I wasn’t expecting a knock at my door that night.
It was late, the sort of late where silence pressed in from the woods beyond my house, and the only sound was the tick of the old clock on the mantle. I almost didn’t answer who would be calling by at this hour?
But when I opened it, every breath in my chest left me all at once.
“Tyler?”
He looked different and exactly the same. His hair longer, darker under the porch light, his clothes wrinkled and damp from the mist outside. His eyes God, his eyes were the same haunted storm they’d always been. But there was something raw about him now, something fractured.
And I knew, before he even opened his mouth, where he’d come from.
“Please,” he rasped, glancing over his shoulder as though the night itself hunted him. “Don’t slam the door. Just please. Let me in.”
My throat went dry. I should’ve screamed. I should’ve called the sheriff, or anyone really. He was dangerous. He was hunted.
But he was still Tyler Galpin. The boy I’d loved once. The boy who broke me in two when he’d ended things with no explanation. The boy I’d never quite stopped loving, no matter how I tried.

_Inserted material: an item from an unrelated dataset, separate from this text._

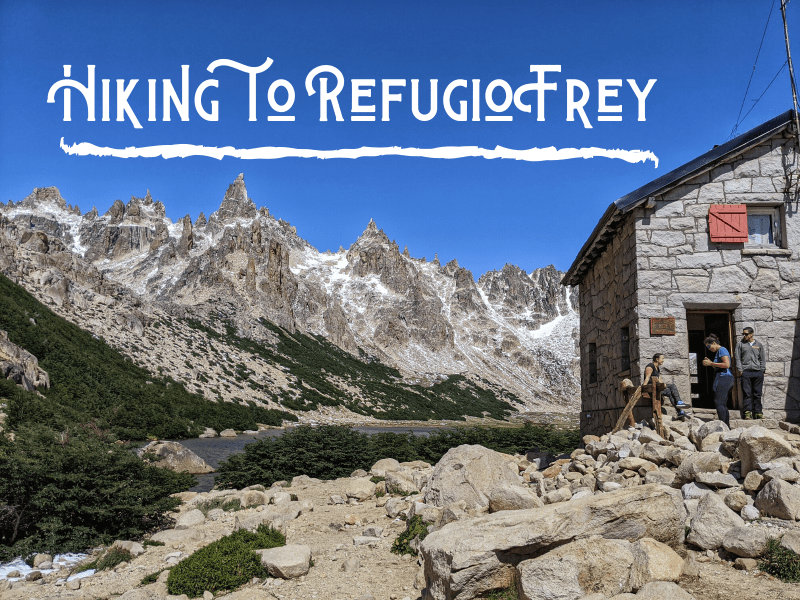 Hiking to Refugio Frey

“Y/n,” he said again, his voice cracking on my name. “I don’t have anywhere else to go.”
My hand tightened on the doorframe, but my heart had already betrayed me. I stepped aside. “Get in. Quick.”
He moved past me like a shadow, pulling the hood of his jacket lower. I shut the door, locked it, pressed my back against it as though I could hold back the world outside.
Silence.
For a long, trembling moment, neither of us spoke. Then I managed, “You escaped.”
His jaw clenched. “They call it escaping. I call it surviving.”
I swallowed. “The police...”
“Are hunting me. I know.” His eyes found mine, desperate, pleading. “That’s why I came here. You’re the only one I can trust.”
My laugh came out sharp, brittle. “Trust? Tyler, you lied to me for months. You broke up with me without even telling me why. Then I find out you’re...” My words tangled, the memory burning my throat. “that thing. That Hyde.”
He flinched, but didn’t deny it. “I know what I am. That’s why I ended it with you. I thought I could protect you. Keep you safe. But I see now walking away only hurt you worse.”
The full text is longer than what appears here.